## SOURCE EXTRACT
^^^^^^^^

4 Terps Honored for Helping to Diversify UMD Campus

By Maryland Today Staff

Two residence halls now under construction on North Campus will be named after four trailblazers who played important roles in diversifying the University of Maryland campus, President Darryll J. Pines announced today.

The recognition of Hiram Whittle, Elaine Johnson Coates, Pyon Su and Chunjen Constant Chen is the first time since 1914 that residence halls will be named for individuals.
“All four of these pioneers contributed to the rich diversity and culture that defines our campus today,” said Pines. “Each exemplifies Terrapin grit, desire and determination to succeed against all odds. Their stories serve as valuable examples for the University of Maryland students of today and in the future, as we continue to celebrate and advance diversity in our university community.”
Johnson-Whittle Hall will honor Whittle, the first African American man admitted to the university, in 1951; and Johnson Coates, the first African American woman to graduate with an undergraduate degree, in 1959. Whittle, an engineering major, enrolled at a time when the university was still segregated. Johnson Coates attended the university on a full scholarship and earned a B.A. in education. Both received honorary degrees at UMD’s Spring 2020 commencement ceremony.
“This is a University of Maryland honor that signifies perseverance, hope and change,” said Whittle. “I thank the university for honoring my journey. My hope is that my story will continue to inspire the campus community to move forward and follow their dreams.”  
Johnson Coates said she was humbled and grateful to be honored by her alma mater. “I had no idea when I walked on to the campus of University of Maryland in 1955, that 65 years later, you would still be speaking of me. I’m thankful to the university for honoring me, for letting me know that my journey mattered, and now letting my journey become my legacy.”
Pyon-Chen Hall will honor Pyon, the first Korean student to receive a degree from any American college or university, and Chen, the first Chinese student to enroll at the Maryland Agricultural College (now the University of Maryland). Pyon was the first Korean diplomat envoy to visit the United States in 1883, before emigrating to the United States for political reasons. He enrolled in the Maryland Agricultural College in 1887, where he earned a B.S. degree in 1891. Chen entered the university in 1915 and completed three years of study before transferring to Cornell, where he earned a B.A. He returned to College Park, earning an M.S. in agriculture in 1920. He later taught Chinese on campus from 1956 to 1967. Both Pyon and Chen have since died, and Pines has been in communication with their families to inform them of the recognition.  
Residence halls at the University of Maryland are named after Maryland county seats, with the exception of Calvert Hall, which is named for UMD founder Charles Benedict Calvert. The decision to name the residence halls after Whittle, Johnson Coates, Chen and Pyon is one of several initiatives and recommendations Pines outlined on July 1, his first day as president, to build a more diverse and welcoming campus community. In November, the University System of Maryland Board of Regents approved the name request.  
The Johnson-Whittle and Pyon-Chen residence halls will house about 900 first- and second-year students in single and double rooms, and a new dining facility in that complex will seat about 1,000. The new facilities, under construction on the field adjacent to Ellicott Hall and across Farm Drive, are slated to open during the 2021-22 academic year.

^^^^^^^^

## DATA EXCERPTS
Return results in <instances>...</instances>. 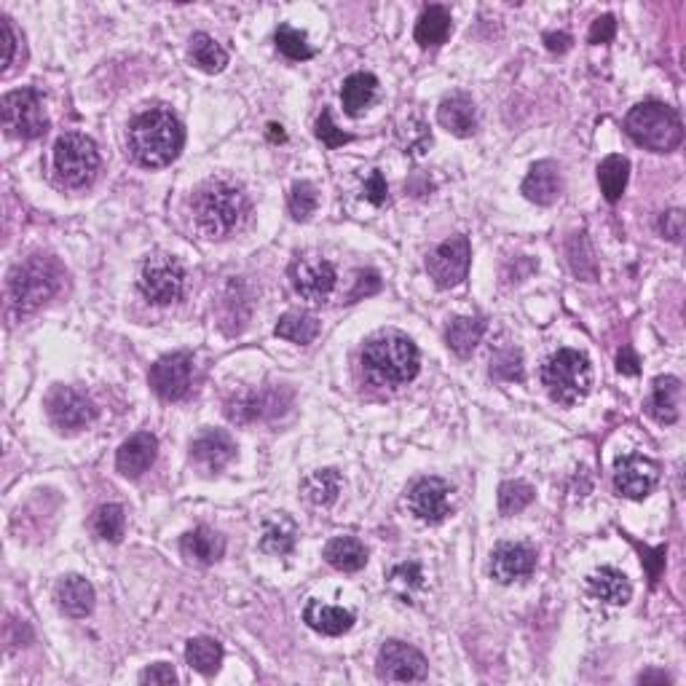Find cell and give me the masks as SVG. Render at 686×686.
<instances>
[{
	"mask_svg": "<svg viewBox=\"0 0 686 686\" xmlns=\"http://www.w3.org/2000/svg\"><path fill=\"white\" fill-rule=\"evenodd\" d=\"M196 226L212 239H226L247 223L250 199L231 180H207L191 201Z\"/></svg>",
	"mask_w": 686,
	"mask_h": 686,
	"instance_id": "1",
	"label": "cell"
},
{
	"mask_svg": "<svg viewBox=\"0 0 686 686\" xmlns=\"http://www.w3.org/2000/svg\"><path fill=\"white\" fill-rule=\"evenodd\" d=\"M183 143V124L167 108L145 110L134 118L132 129H129V148H132L137 164H143V167H167L180 156Z\"/></svg>",
	"mask_w": 686,
	"mask_h": 686,
	"instance_id": "2",
	"label": "cell"
},
{
	"mask_svg": "<svg viewBox=\"0 0 686 686\" xmlns=\"http://www.w3.org/2000/svg\"><path fill=\"white\" fill-rule=\"evenodd\" d=\"M421 357L416 343L405 333L384 330L373 335L362 349V370L373 384L402 386L419 376Z\"/></svg>",
	"mask_w": 686,
	"mask_h": 686,
	"instance_id": "3",
	"label": "cell"
},
{
	"mask_svg": "<svg viewBox=\"0 0 686 686\" xmlns=\"http://www.w3.org/2000/svg\"><path fill=\"white\" fill-rule=\"evenodd\" d=\"M65 282V271L49 255H33L25 263L11 268L9 303L17 314H33L59 293Z\"/></svg>",
	"mask_w": 686,
	"mask_h": 686,
	"instance_id": "4",
	"label": "cell"
},
{
	"mask_svg": "<svg viewBox=\"0 0 686 686\" xmlns=\"http://www.w3.org/2000/svg\"><path fill=\"white\" fill-rule=\"evenodd\" d=\"M625 132L636 145L652 153L676 151L684 140V124L665 102H638L625 118Z\"/></svg>",
	"mask_w": 686,
	"mask_h": 686,
	"instance_id": "5",
	"label": "cell"
},
{
	"mask_svg": "<svg viewBox=\"0 0 686 686\" xmlns=\"http://www.w3.org/2000/svg\"><path fill=\"white\" fill-rule=\"evenodd\" d=\"M542 386L558 405H577L590 394L593 368L585 352L558 349L542 365Z\"/></svg>",
	"mask_w": 686,
	"mask_h": 686,
	"instance_id": "6",
	"label": "cell"
},
{
	"mask_svg": "<svg viewBox=\"0 0 686 686\" xmlns=\"http://www.w3.org/2000/svg\"><path fill=\"white\" fill-rule=\"evenodd\" d=\"M100 169V151L92 137L78 132L62 134L54 145V172L67 188H84Z\"/></svg>",
	"mask_w": 686,
	"mask_h": 686,
	"instance_id": "7",
	"label": "cell"
},
{
	"mask_svg": "<svg viewBox=\"0 0 686 686\" xmlns=\"http://www.w3.org/2000/svg\"><path fill=\"white\" fill-rule=\"evenodd\" d=\"M0 118L11 137L19 140H38L49 132V118L43 110L41 94L35 89H17L0 100Z\"/></svg>",
	"mask_w": 686,
	"mask_h": 686,
	"instance_id": "8",
	"label": "cell"
},
{
	"mask_svg": "<svg viewBox=\"0 0 686 686\" xmlns=\"http://www.w3.org/2000/svg\"><path fill=\"white\" fill-rule=\"evenodd\" d=\"M185 290V268L183 263L172 255H153L145 260L143 271H140V293L145 301L153 306H169V303L180 301Z\"/></svg>",
	"mask_w": 686,
	"mask_h": 686,
	"instance_id": "9",
	"label": "cell"
},
{
	"mask_svg": "<svg viewBox=\"0 0 686 686\" xmlns=\"http://www.w3.org/2000/svg\"><path fill=\"white\" fill-rule=\"evenodd\" d=\"M293 400V394L282 389V386H263V389H244L234 394L226 402V416L234 424H252V421L277 419L287 410Z\"/></svg>",
	"mask_w": 686,
	"mask_h": 686,
	"instance_id": "10",
	"label": "cell"
},
{
	"mask_svg": "<svg viewBox=\"0 0 686 686\" xmlns=\"http://www.w3.org/2000/svg\"><path fill=\"white\" fill-rule=\"evenodd\" d=\"M469 263H472V247H469L467 236H451L445 239L440 247L429 252L427 271L429 279L443 290L461 285L469 274Z\"/></svg>",
	"mask_w": 686,
	"mask_h": 686,
	"instance_id": "11",
	"label": "cell"
},
{
	"mask_svg": "<svg viewBox=\"0 0 686 686\" xmlns=\"http://www.w3.org/2000/svg\"><path fill=\"white\" fill-rule=\"evenodd\" d=\"M335 266L319 255H303L290 266V285L301 298L311 303L327 301L335 290Z\"/></svg>",
	"mask_w": 686,
	"mask_h": 686,
	"instance_id": "12",
	"label": "cell"
},
{
	"mask_svg": "<svg viewBox=\"0 0 686 686\" xmlns=\"http://www.w3.org/2000/svg\"><path fill=\"white\" fill-rule=\"evenodd\" d=\"M376 670L378 678H384V681L410 684V681H424L429 665L427 657L416 646L405 644V641H386L378 652Z\"/></svg>",
	"mask_w": 686,
	"mask_h": 686,
	"instance_id": "13",
	"label": "cell"
},
{
	"mask_svg": "<svg viewBox=\"0 0 686 686\" xmlns=\"http://www.w3.org/2000/svg\"><path fill=\"white\" fill-rule=\"evenodd\" d=\"M49 408V419L54 421V427L62 432H81L94 421L97 408L89 394L78 392L73 386H57L46 400Z\"/></svg>",
	"mask_w": 686,
	"mask_h": 686,
	"instance_id": "14",
	"label": "cell"
},
{
	"mask_svg": "<svg viewBox=\"0 0 686 686\" xmlns=\"http://www.w3.org/2000/svg\"><path fill=\"white\" fill-rule=\"evenodd\" d=\"M148 381H151V389L159 394L161 400H185L193 386V360L183 352L167 354V357H161L153 365L151 373H148Z\"/></svg>",
	"mask_w": 686,
	"mask_h": 686,
	"instance_id": "15",
	"label": "cell"
},
{
	"mask_svg": "<svg viewBox=\"0 0 686 686\" xmlns=\"http://www.w3.org/2000/svg\"><path fill=\"white\" fill-rule=\"evenodd\" d=\"M660 480V464L644 453H628L614 464V486L628 499H646Z\"/></svg>",
	"mask_w": 686,
	"mask_h": 686,
	"instance_id": "16",
	"label": "cell"
},
{
	"mask_svg": "<svg viewBox=\"0 0 686 686\" xmlns=\"http://www.w3.org/2000/svg\"><path fill=\"white\" fill-rule=\"evenodd\" d=\"M453 488L443 477H421L408 491V507L424 523H443L451 515Z\"/></svg>",
	"mask_w": 686,
	"mask_h": 686,
	"instance_id": "17",
	"label": "cell"
},
{
	"mask_svg": "<svg viewBox=\"0 0 686 686\" xmlns=\"http://www.w3.org/2000/svg\"><path fill=\"white\" fill-rule=\"evenodd\" d=\"M536 569V553L528 544L504 542L491 553V577L499 585H512L531 577Z\"/></svg>",
	"mask_w": 686,
	"mask_h": 686,
	"instance_id": "18",
	"label": "cell"
},
{
	"mask_svg": "<svg viewBox=\"0 0 686 686\" xmlns=\"http://www.w3.org/2000/svg\"><path fill=\"white\" fill-rule=\"evenodd\" d=\"M234 456V440H231L228 432H220V429H207L204 435H199L191 443V461L201 472H207V475L226 469Z\"/></svg>",
	"mask_w": 686,
	"mask_h": 686,
	"instance_id": "19",
	"label": "cell"
},
{
	"mask_svg": "<svg viewBox=\"0 0 686 686\" xmlns=\"http://www.w3.org/2000/svg\"><path fill=\"white\" fill-rule=\"evenodd\" d=\"M159 456V440L151 432H137L116 453V467L124 477H143Z\"/></svg>",
	"mask_w": 686,
	"mask_h": 686,
	"instance_id": "20",
	"label": "cell"
},
{
	"mask_svg": "<svg viewBox=\"0 0 686 686\" xmlns=\"http://www.w3.org/2000/svg\"><path fill=\"white\" fill-rule=\"evenodd\" d=\"M54 601H57L59 611L70 617V620H84L94 609V587L89 579L70 574L57 585L54 590Z\"/></svg>",
	"mask_w": 686,
	"mask_h": 686,
	"instance_id": "21",
	"label": "cell"
},
{
	"mask_svg": "<svg viewBox=\"0 0 686 686\" xmlns=\"http://www.w3.org/2000/svg\"><path fill=\"white\" fill-rule=\"evenodd\" d=\"M437 121L443 129H448L456 137H469L477 129V108L475 100L464 92L448 94L440 108H437Z\"/></svg>",
	"mask_w": 686,
	"mask_h": 686,
	"instance_id": "22",
	"label": "cell"
},
{
	"mask_svg": "<svg viewBox=\"0 0 686 686\" xmlns=\"http://www.w3.org/2000/svg\"><path fill=\"white\" fill-rule=\"evenodd\" d=\"M563 191L561 169L555 167L553 161H536L534 167L528 169L526 180H523V196L528 201H534L539 207H550Z\"/></svg>",
	"mask_w": 686,
	"mask_h": 686,
	"instance_id": "23",
	"label": "cell"
},
{
	"mask_svg": "<svg viewBox=\"0 0 686 686\" xmlns=\"http://www.w3.org/2000/svg\"><path fill=\"white\" fill-rule=\"evenodd\" d=\"M587 593L606 606H625L633 598V585L620 569L603 566L587 577Z\"/></svg>",
	"mask_w": 686,
	"mask_h": 686,
	"instance_id": "24",
	"label": "cell"
},
{
	"mask_svg": "<svg viewBox=\"0 0 686 686\" xmlns=\"http://www.w3.org/2000/svg\"><path fill=\"white\" fill-rule=\"evenodd\" d=\"M180 550H183V555L191 563L210 566V563H218L223 558V553H226V539L215 528L199 526L183 536Z\"/></svg>",
	"mask_w": 686,
	"mask_h": 686,
	"instance_id": "25",
	"label": "cell"
},
{
	"mask_svg": "<svg viewBox=\"0 0 686 686\" xmlns=\"http://www.w3.org/2000/svg\"><path fill=\"white\" fill-rule=\"evenodd\" d=\"M303 622L322 636H343L354 628V614L349 609H341V606L309 601L303 609Z\"/></svg>",
	"mask_w": 686,
	"mask_h": 686,
	"instance_id": "26",
	"label": "cell"
},
{
	"mask_svg": "<svg viewBox=\"0 0 686 686\" xmlns=\"http://www.w3.org/2000/svg\"><path fill=\"white\" fill-rule=\"evenodd\" d=\"M678 397H681V381L676 376L654 378L652 394L646 402V413L660 424H676L678 421Z\"/></svg>",
	"mask_w": 686,
	"mask_h": 686,
	"instance_id": "27",
	"label": "cell"
},
{
	"mask_svg": "<svg viewBox=\"0 0 686 686\" xmlns=\"http://www.w3.org/2000/svg\"><path fill=\"white\" fill-rule=\"evenodd\" d=\"M325 561L335 571H360L368 563V550L360 539L354 536H335L325 544Z\"/></svg>",
	"mask_w": 686,
	"mask_h": 686,
	"instance_id": "28",
	"label": "cell"
},
{
	"mask_svg": "<svg viewBox=\"0 0 686 686\" xmlns=\"http://www.w3.org/2000/svg\"><path fill=\"white\" fill-rule=\"evenodd\" d=\"M341 486L338 469H314L301 480V494L314 507H330L341 494Z\"/></svg>",
	"mask_w": 686,
	"mask_h": 686,
	"instance_id": "29",
	"label": "cell"
},
{
	"mask_svg": "<svg viewBox=\"0 0 686 686\" xmlns=\"http://www.w3.org/2000/svg\"><path fill=\"white\" fill-rule=\"evenodd\" d=\"M483 333H486V322L480 317H456L451 319V325L445 330V343L453 354L469 357L477 349Z\"/></svg>",
	"mask_w": 686,
	"mask_h": 686,
	"instance_id": "30",
	"label": "cell"
},
{
	"mask_svg": "<svg viewBox=\"0 0 686 686\" xmlns=\"http://www.w3.org/2000/svg\"><path fill=\"white\" fill-rule=\"evenodd\" d=\"M378 92V78L373 73H352L341 86V102L343 110L349 116H360L362 110L368 108L373 97Z\"/></svg>",
	"mask_w": 686,
	"mask_h": 686,
	"instance_id": "31",
	"label": "cell"
},
{
	"mask_svg": "<svg viewBox=\"0 0 686 686\" xmlns=\"http://www.w3.org/2000/svg\"><path fill=\"white\" fill-rule=\"evenodd\" d=\"M260 550L268 555H290L295 550V526L293 520L285 518L282 512L274 518L263 520V534H260Z\"/></svg>",
	"mask_w": 686,
	"mask_h": 686,
	"instance_id": "32",
	"label": "cell"
},
{
	"mask_svg": "<svg viewBox=\"0 0 686 686\" xmlns=\"http://www.w3.org/2000/svg\"><path fill=\"white\" fill-rule=\"evenodd\" d=\"M188 57L199 70L204 73H223L228 65V54L226 49L220 46L210 33H193L191 35V46H188Z\"/></svg>",
	"mask_w": 686,
	"mask_h": 686,
	"instance_id": "33",
	"label": "cell"
},
{
	"mask_svg": "<svg viewBox=\"0 0 686 686\" xmlns=\"http://www.w3.org/2000/svg\"><path fill=\"white\" fill-rule=\"evenodd\" d=\"M451 35V11L445 6H429L421 11L419 22H416V43L429 49V46H440L448 41Z\"/></svg>",
	"mask_w": 686,
	"mask_h": 686,
	"instance_id": "34",
	"label": "cell"
},
{
	"mask_svg": "<svg viewBox=\"0 0 686 686\" xmlns=\"http://www.w3.org/2000/svg\"><path fill=\"white\" fill-rule=\"evenodd\" d=\"M185 660L201 676H215L223 662V646L210 636L191 638L185 646Z\"/></svg>",
	"mask_w": 686,
	"mask_h": 686,
	"instance_id": "35",
	"label": "cell"
},
{
	"mask_svg": "<svg viewBox=\"0 0 686 686\" xmlns=\"http://www.w3.org/2000/svg\"><path fill=\"white\" fill-rule=\"evenodd\" d=\"M630 177V161L625 156H609L601 161L598 167V183H601V193L606 201H620L625 193Z\"/></svg>",
	"mask_w": 686,
	"mask_h": 686,
	"instance_id": "36",
	"label": "cell"
},
{
	"mask_svg": "<svg viewBox=\"0 0 686 686\" xmlns=\"http://www.w3.org/2000/svg\"><path fill=\"white\" fill-rule=\"evenodd\" d=\"M92 531L102 542L118 544L126 531V512L121 504H102L92 515Z\"/></svg>",
	"mask_w": 686,
	"mask_h": 686,
	"instance_id": "37",
	"label": "cell"
},
{
	"mask_svg": "<svg viewBox=\"0 0 686 686\" xmlns=\"http://www.w3.org/2000/svg\"><path fill=\"white\" fill-rule=\"evenodd\" d=\"M274 333H277L279 338H285V341L306 346V343H311L317 338L319 322L317 317H311L306 311H290V314H285V317L279 319L277 327H274Z\"/></svg>",
	"mask_w": 686,
	"mask_h": 686,
	"instance_id": "38",
	"label": "cell"
},
{
	"mask_svg": "<svg viewBox=\"0 0 686 686\" xmlns=\"http://www.w3.org/2000/svg\"><path fill=\"white\" fill-rule=\"evenodd\" d=\"M274 41H277L279 54H285V57L293 59V62H306V59L314 57V49H311L306 33L295 30L293 25H279Z\"/></svg>",
	"mask_w": 686,
	"mask_h": 686,
	"instance_id": "39",
	"label": "cell"
},
{
	"mask_svg": "<svg viewBox=\"0 0 686 686\" xmlns=\"http://www.w3.org/2000/svg\"><path fill=\"white\" fill-rule=\"evenodd\" d=\"M569 260L579 279H585V282H595L598 279V263H595L593 250H590V242H587L585 234H571Z\"/></svg>",
	"mask_w": 686,
	"mask_h": 686,
	"instance_id": "40",
	"label": "cell"
},
{
	"mask_svg": "<svg viewBox=\"0 0 686 686\" xmlns=\"http://www.w3.org/2000/svg\"><path fill=\"white\" fill-rule=\"evenodd\" d=\"M534 502V488L526 480H507L499 486V512L502 515H518Z\"/></svg>",
	"mask_w": 686,
	"mask_h": 686,
	"instance_id": "41",
	"label": "cell"
},
{
	"mask_svg": "<svg viewBox=\"0 0 686 686\" xmlns=\"http://www.w3.org/2000/svg\"><path fill=\"white\" fill-rule=\"evenodd\" d=\"M287 207H290V215H293L295 220H301V223L303 220H309L319 207V193L317 188H314V183H309V180H298V183H293Z\"/></svg>",
	"mask_w": 686,
	"mask_h": 686,
	"instance_id": "42",
	"label": "cell"
},
{
	"mask_svg": "<svg viewBox=\"0 0 686 686\" xmlns=\"http://www.w3.org/2000/svg\"><path fill=\"white\" fill-rule=\"evenodd\" d=\"M491 376L496 381H523L526 378V368H523V354L518 349H502L491 357Z\"/></svg>",
	"mask_w": 686,
	"mask_h": 686,
	"instance_id": "43",
	"label": "cell"
},
{
	"mask_svg": "<svg viewBox=\"0 0 686 686\" xmlns=\"http://www.w3.org/2000/svg\"><path fill=\"white\" fill-rule=\"evenodd\" d=\"M389 585H392V590L397 595H402V598H410L413 595V590H419L421 585H424V574H421V566L419 563H400L397 569L389 574Z\"/></svg>",
	"mask_w": 686,
	"mask_h": 686,
	"instance_id": "44",
	"label": "cell"
},
{
	"mask_svg": "<svg viewBox=\"0 0 686 686\" xmlns=\"http://www.w3.org/2000/svg\"><path fill=\"white\" fill-rule=\"evenodd\" d=\"M317 140L325 148H330V151H335V148H341V145L352 143V134H346L343 129H338V126L333 124V113L330 110H322V116L317 118Z\"/></svg>",
	"mask_w": 686,
	"mask_h": 686,
	"instance_id": "45",
	"label": "cell"
},
{
	"mask_svg": "<svg viewBox=\"0 0 686 686\" xmlns=\"http://www.w3.org/2000/svg\"><path fill=\"white\" fill-rule=\"evenodd\" d=\"M378 290H381V277H378L376 271L365 268V271H357L352 293H349V298H346V301L357 303V301H362V298H368V295H376Z\"/></svg>",
	"mask_w": 686,
	"mask_h": 686,
	"instance_id": "46",
	"label": "cell"
},
{
	"mask_svg": "<svg viewBox=\"0 0 686 686\" xmlns=\"http://www.w3.org/2000/svg\"><path fill=\"white\" fill-rule=\"evenodd\" d=\"M0 33H3V62H0V73H6L14 62V54H17V33H14V25L6 14H0Z\"/></svg>",
	"mask_w": 686,
	"mask_h": 686,
	"instance_id": "47",
	"label": "cell"
},
{
	"mask_svg": "<svg viewBox=\"0 0 686 686\" xmlns=\"http://www.w3.org/2000/svg\"><path fill=\"white\" fill-rule=\"evenodd\" d=\"M660 234L662 236H668L670 242H681V236H684V212L681 210H668V212H662V218H660Z\"/></svg>",
	"mask_w": 686,
	"mask_h": 686,
	"instance_id": "48",
	"label": "cell"
},
{
	"mask_svg": "<svg viewBox=\"0 0 686 686\" xmlns=\"http://www.w3.org/2000/svg\"><path fill=\"white\" fill-rule=\"evenodd\" d=\"M614 35H617V19L611 17V14L598 17L593 22V27H590V43H595V46L611 43L614 41Z\"/></svg>",
	"mask_w": 686,
	"mask_h": 686,
	"instance_id": "49",
	"label": "cell"
},
{
	"mask_svg": "<svg viewBox=\"0 0 686 686\" xmlns=\"http://www.w3.org/2000/svg\"><path fill=\"white\" fill-rule=\"evenodd\" d=\"M140 681L143 684H177V673L167 662H156V665H151V668H145L140 673Z\"/></svg>",
	"mask_w": 686,
	"mask_h": 686,
	"instance_id": "50",
	"label": "cell"
},
{
	"mask_svg": "<svg viewBox=\"0 0 686 686\" xmlns=\"http://www.w3.org/2000/svg\"><path fill=\"white\" fill-rule=\"evenodd\" d=\"M365 199L373 201L376 207H381V204H386V199H389V188H386V180L381 172H373V175L368 177V183H365Z\"/></svg>",
	"mask_w": 686,
	"mask_h": 686,
	"instance_id": "51",
	"label": "cell"
},
{
	"mask_svg": "<svg viewBox=\"0 0 686 686\" xmlns=\"http://www.w3.org/2000/svg\"><path fill=\"white\" fill-rule=\"evenodd\" d=\"M617 370H620V373H625V376H636L638 373V357L633 354V349H630V346H622L620 357H617Z\"/></svg>",
	"mask_w": 686,
	"mask_h": 686,
	"instance_id": "52",
	"label": "cell"
},
{
	"mask_svg": "<svg viewBox=\"0 0 686 686\" xmlns=\"http://www.w3.org/2000/svg\"><path fill=\"white\" fill-rule=\"evenodd\" d=\"M544 46L553 54H563L571 49V35L569 33H544Z\"/></svg>",
	"mask_w": 686,
	"mask_h": 686,
	"instance_id": "53",
	"label": "cell"
},
{
	"mask_svg": "<svg viewBox=\"0 0 686 686\" xmlns=\"http://www.w3.org/2000/svg\"><path fill=\"white\" fill-rule=\"evenodd\" d=\"M638 681H641V684H649V681H662V684H670V676L665 673V670H646V673H641V676H638Z\"/></svg>",
	"mask_w": 686,
	"mask_h": 686,
	"instance_id": "54",
	"label": "cell"
},
{
	"mask_svg": "<svg viewBox=\"0 0 686 686\" xmlns=\"http://www.w3.org/2000/svg\"><path fill=\"white\" fill-rule=\"evenodd\" d=\"M268 129H271V140H285V132H282V126L271 124Z\"/></svg>",
	"mask_w": 686,
	"mask_h": 686,
	"instance_id": "55",
	"label": "cell"
}]
</instances>
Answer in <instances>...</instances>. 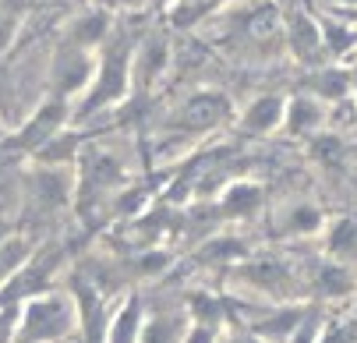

^^^^^^^^

## JOB
Copy the stretch of the article on the new UMD residence hall names from "Johnson-Whittle Hall will" through "2020 commencement ceremony.", replacing "commencement ceremony" with "graduation ceremony".

## OUTPUT FOR THIS TASK
Johnson-Whittle Hall will honor Whittle, the first African American man admitted to the university, in 1951; and Johnson Coates, the first African American woman to graduate with an undergraduate degree, in 1959. Whittle, an engineering major, enrolled at a time when the university was still segregated. Johnson Coates attended the university on a full scholarship and earned a B.A. in education. Both received honorary degrees at UMD’s Spring 2020 graduation ceremony.